TRECHO DO DOCUMENTO =

────────────────────

Haverá
universos paralelos? Perante as variadas “provas” apresentadas ao
tribunal da opinião pública pelos autores que se dedicam à ficção
científica, não é difícil acreditar que sim, ou, pelo menos,
estar de acordo em conceder à temerária hipótese aquilo que não
se nega a ninguém, isto é, o benefício da dúvida. Ora, supondo
que realmente existam esses tais universos paralelos, será lógico e
creio que inevitável ter de admitir igualmente a existência de
literaturas paralelas, de escritores paralelos, de livros paralelos.
Um espírito sarcástico não deixaria de recordar-nos que não se
necessita ir tão longe para encontrar escritores paralelos, mais
conhecidos por plagiários, os quais, no entanto, nunca chegam a ser
plagiários de todo porque alguma coisa da lavra própria se sentem
na obrigação de pôr na obra que assinarão com o seu nome.

────────────────────

LISTA DE TAREFAS =
- 1) No trecho sobre universos paralelos, por que nome são mais conhecidos os escritores paralelos, segundo um espírito sarcástico?
- 2) Reproduza o trecho sobre universos paralelos começando em "Um espírito sarcástico" e seguindo até "o seu nome.".

CONTEÚDO DOS DADOS =
────────────────────

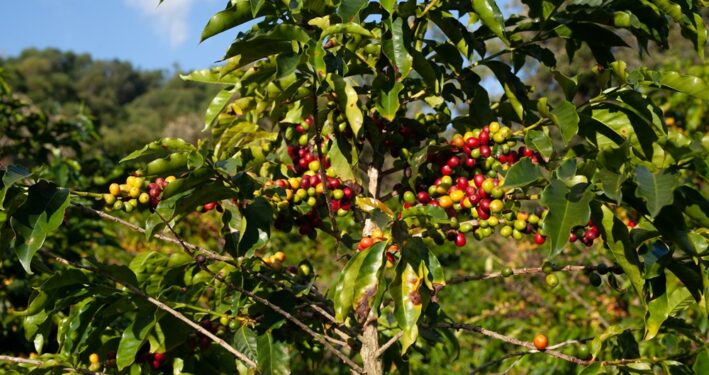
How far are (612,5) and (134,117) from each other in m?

────────────────────

RESPOSTAS =
- 1) Plagiários.

- 2)
Um espírito sarcástico não deixaria de recordar-nos que não se
necessita ir tão longe para encontrar escritores paralelos, mais
conhecidos por plagiários, os quais, no entanto, nunca chegam a ser
plagiários de todo porque alguma coisa da lavra própria se sentem
na obrigação de pôr na obra que assinarão com o seu nome.